_Directions for this task_. Below are some records: retype them all exactly, but not the pictures.

|---|

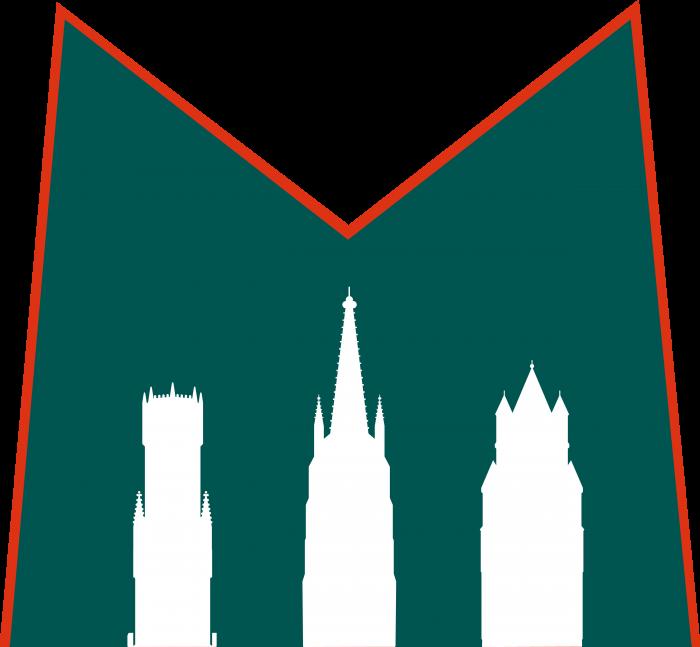 Meeting in Brugge Logo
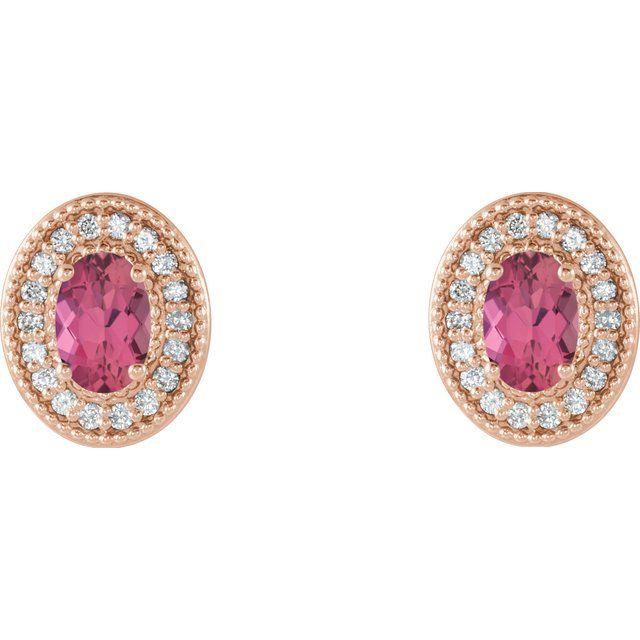 14K Rose Pink Tourmaline & 1/5 CTW Diamond Halo-Style Earrings
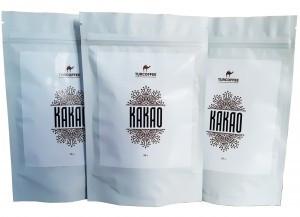 Какао Turcoffee 100 г (10006902)
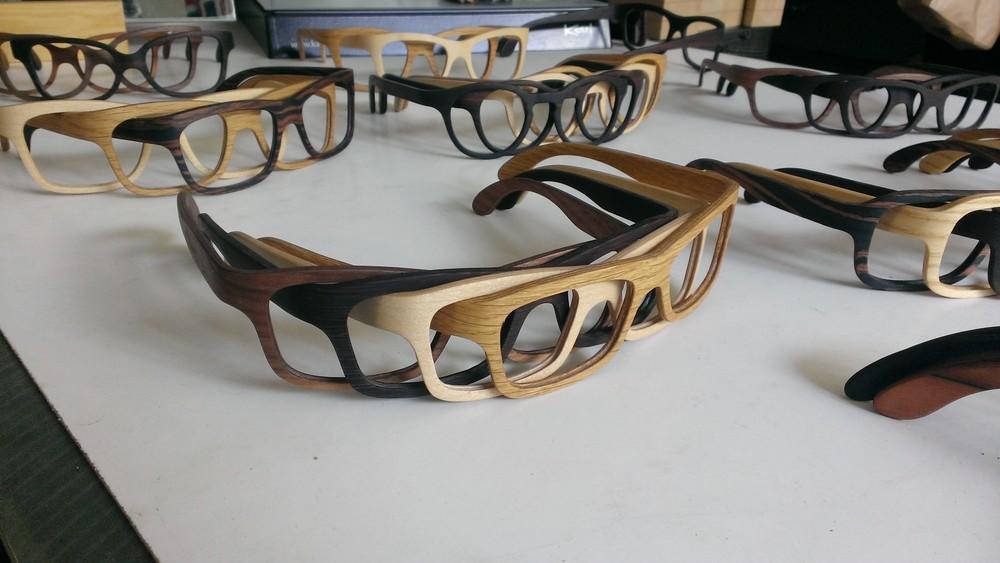 Some of Karl's frames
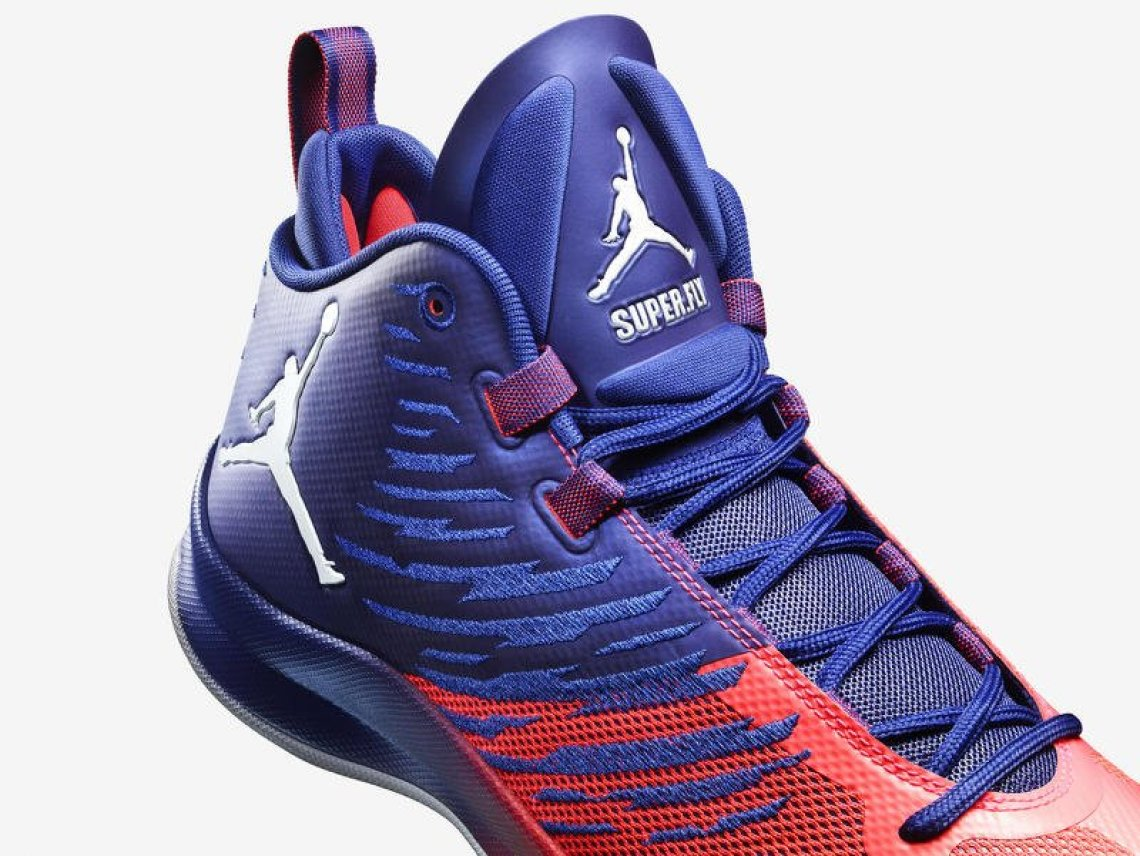 f36fa7eee5c026 Blake Griffin s Jordan Super.Fly 5 Officially Revealed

|---|

_Exercise answer_.
 Meeting in Brugge Logo
 14K Rose Pink Tourmaline & 1/5 CTW Diamond Halo-Style Earrings
 Какао Turcoffee 100 г (10006902)
 Some of Karl's frames
 f36fa7eee5c026 Blake Griffin s Jordan Super.Fly 5 Officially Revealed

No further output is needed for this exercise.